I went to a lecture by Sir Anthony Leggett at Otterbein University tonight. His question was this: where does the weirdness of quantum mechanics go in the real world?
He started by describing the double-slit experiment as the classic example of quantum weirdness. I actually prefer Richard Feynman’s much simpler example of quantum weirdness in everyday life. Aim a photon gun at a pane of glass. To make it easy, suppose there is a 50% chance of the photon getting through. If your photon gun shoots one photon at a time, say, one every hour, then you can capture each photon event. Either the photon gets through or it bounces off.
Here’s the problem. Each photon is absolutely identical. Why does one get through and the other not? There’s no reason, and no way of predicting which photon gets through and which doesn’t. According to quantum mechanics, until someone observes the photon it has neither passed through nor bounced off. Experiments of similar situations confirm that the photon really is in this weird middle world.
In the world of big things, we never see such strange behavior. Why? The traditional answer is that the real world is so complicated that quantum effects get smeared out. Dr. Leggett sneered at this answer, saying that just because evidence disappears (for instance, an axe used in a crime) doesn’t make the perpetrator any less guilty. In a bit of a twisted argument, Dr. Leggett said then that just because quantum effects aren’t visible in the world of big things is no proof that quantum effects are simply hidden by messiness.
OK, that’s a little twisted, so let’s try it again. Dr. Leggett is hoping to do experiments with several billion helium atoms. These several billion helium atoms could potentially display quantum behavior. Dr. Leggett says one of three things might happen.

> _Assignment_
Write the next part of the account of Sir Anthony Leggett's lecture on quantum weirdness, picking up after its final sentence. The records that follow were gathered from a separate source.

(Collected data)
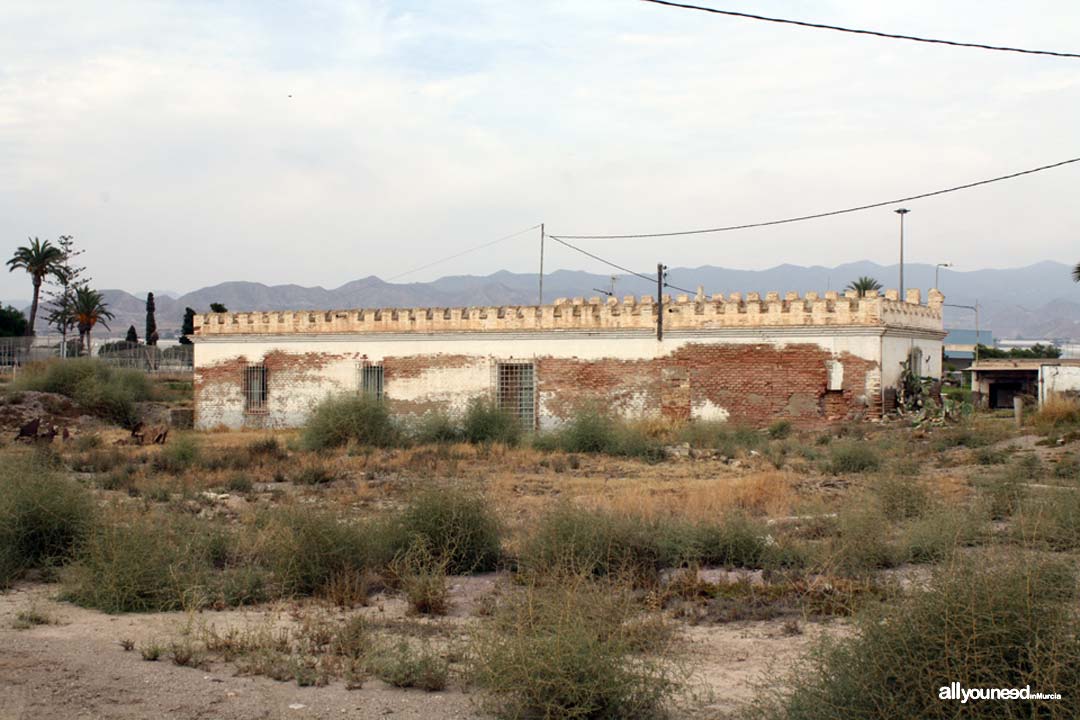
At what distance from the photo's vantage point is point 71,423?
31.8m

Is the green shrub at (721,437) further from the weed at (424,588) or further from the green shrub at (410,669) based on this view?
the green shrub at (410,669)

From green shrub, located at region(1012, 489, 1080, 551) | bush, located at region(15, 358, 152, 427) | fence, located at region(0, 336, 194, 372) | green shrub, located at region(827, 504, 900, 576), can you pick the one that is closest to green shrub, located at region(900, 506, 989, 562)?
green shrub, located at region(827, 504, 900, 576)

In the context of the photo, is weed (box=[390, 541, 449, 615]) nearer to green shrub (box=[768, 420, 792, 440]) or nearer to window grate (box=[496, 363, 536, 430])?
green shrub (box=[768, 420, 792, 440])

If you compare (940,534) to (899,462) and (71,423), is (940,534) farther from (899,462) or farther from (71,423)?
(71,423)

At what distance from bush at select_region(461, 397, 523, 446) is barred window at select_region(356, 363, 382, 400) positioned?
16.4 ft

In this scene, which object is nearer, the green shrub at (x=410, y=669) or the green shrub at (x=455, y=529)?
the green shrub at (x=410, y=669)

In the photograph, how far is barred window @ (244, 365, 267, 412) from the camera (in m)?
33.4

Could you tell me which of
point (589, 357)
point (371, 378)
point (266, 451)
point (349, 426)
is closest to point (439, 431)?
point (349, 426)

> _Reply to the exercise_
First, the experiment might not work. Quantum effects are hidden by the noise, just as conventional wisdom says happens for any other event in the world of big things.
Second, the experiment might show quantum effects. If so, it would be the largest system yet to show quantum weirdness, bringing quantum weirdness one step closer to the world of people, turtles, and peanut butter sandwiches. That would be an achievement.
Third, the result Dr. Leggett hinted strongly that he was hoping for, the experiment might show no quantum effects, yet clearly not be swamped by noise. If this happens, Dr. Leggett says, then reductionism is dead. There are additional laws of physics, not just fuzzy smeariness resulting from complexity, that prevent quantum weirdness from showing up in the macroscopic world. There are laws of physics, in other words, that work only when lots of things are brought together. One hundred monkeys.
Dr. Leggett is excited by this idea. I hope it is the wrong idea. Why do I hope that? Surely new laws of physics, new things to discover, opens an exciting new world, much like the world that suddenly opened to scientists at the beginning of the last century as quantum mechanics, radioactivity, and relativity burst into the world.
Maybe I’m just too old. But I would mourn the loss of reductionism. Reductionism gets a bad rap, because people feel constrained by it. But reductionist ideas have been so very powerful. Atomic theory in physics and chemistry. Evolution in biology. Plate tectonics in geology. Big Bang cosmology in astronomy. These great ideas, these “theories of everything” have been so useful in all these fields.
Also, to me, reductionism is the essence of understanding. To understand something is to see its inner workings in terms of simpler, more fundamental somethings. I understand an engine when I reduce its parts to the laws of thermodynamics and motion. I understand the gas laws when I reduce them to the behavior of atoms. If, instead, the gas laws only made sense when you considered the collective, emergent behavior of 100 or 200 or 10 million atoms, we lose an elegant piece of the explainable universe.
Emergent properties are certainly real things (Why does water feel wet?), but my hunch, and my hope, I have to admit, is that as we understand more and more about emergent properties we’ll see that they “emerge” directly from the fundamental laws underlying everything, and not, as the non-reductionists hope, from new laws that only kick in as complexity grows.
The great thing about science is, someday we’ll know!